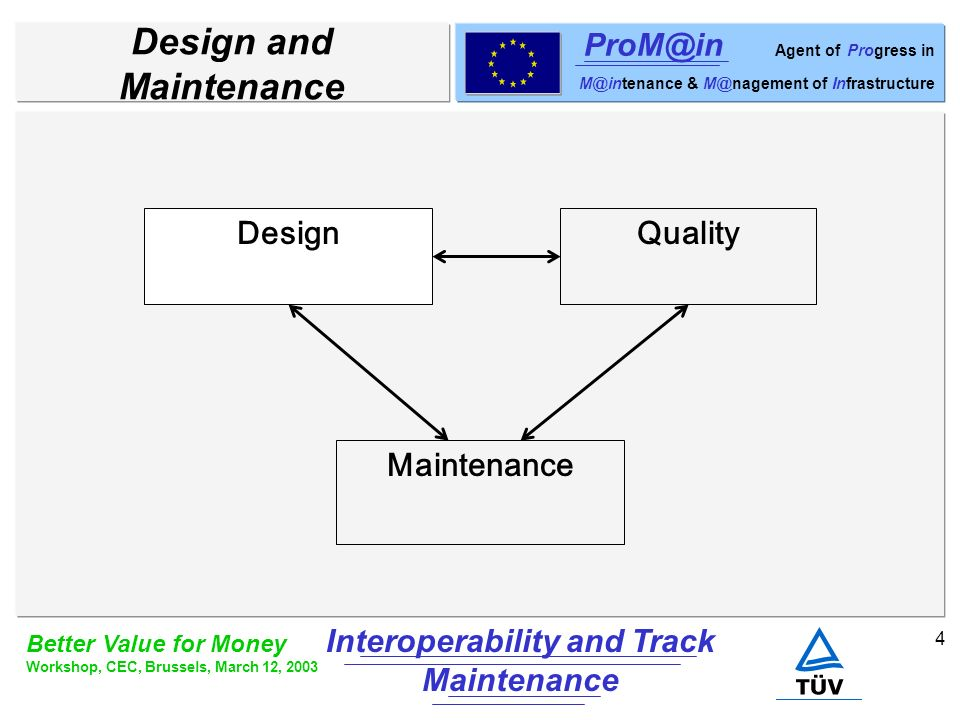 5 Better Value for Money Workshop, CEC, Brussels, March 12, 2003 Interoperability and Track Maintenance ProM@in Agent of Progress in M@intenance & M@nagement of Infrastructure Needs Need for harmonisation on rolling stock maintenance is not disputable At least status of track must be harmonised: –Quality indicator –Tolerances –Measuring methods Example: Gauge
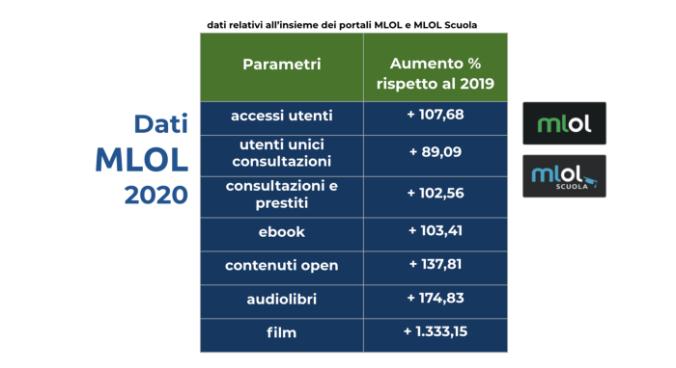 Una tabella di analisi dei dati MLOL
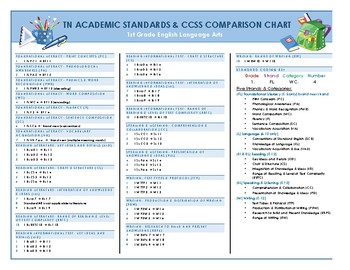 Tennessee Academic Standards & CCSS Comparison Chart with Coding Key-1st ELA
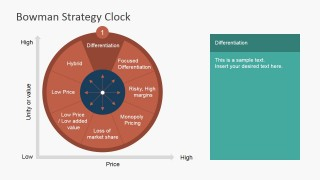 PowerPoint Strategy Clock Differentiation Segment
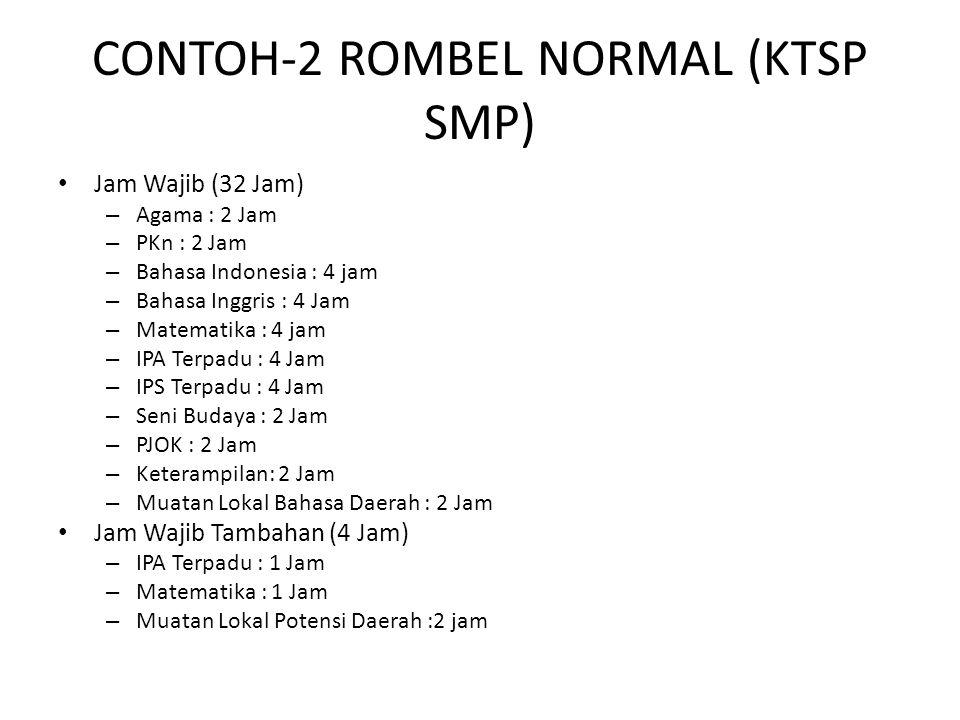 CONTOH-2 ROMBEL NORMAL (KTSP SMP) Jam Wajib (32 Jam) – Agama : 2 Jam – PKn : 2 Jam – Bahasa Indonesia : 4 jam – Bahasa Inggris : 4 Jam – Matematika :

Try it →
Please set down the lines above word for word and leave out the pictures.

Exercise answer →
 5 Better Value for Money Workshop, CEC, Brussels, March 12, 2003 Interoperability and Track Maintenance ProM@in Agent of Progress in M@intenance & M@nagement of Infrastructure Needs Need for harmonisation on rolling stock maintenance is not disputable At least status of track must be harmonised: –Quality indicator –Tolerances –Measuring methods Example: Gauge
 Una tabella di analisi dei dati MLOL
 Tennessee Academic Standards & CCSS Comparison Chart with Coding Key-1st ELA
 PowerPoint Strategy Clock Differentiation Segment
 CONTOH-2 ROMBEL NORMAL (KTSP SMP) Jam Wajib (32 Jam) – Agama : 2 Jam – PKn : 2 Jam – Bahasa Indonesia : 4 jam – Bahasa Inggris : 4 Jam – Matematika :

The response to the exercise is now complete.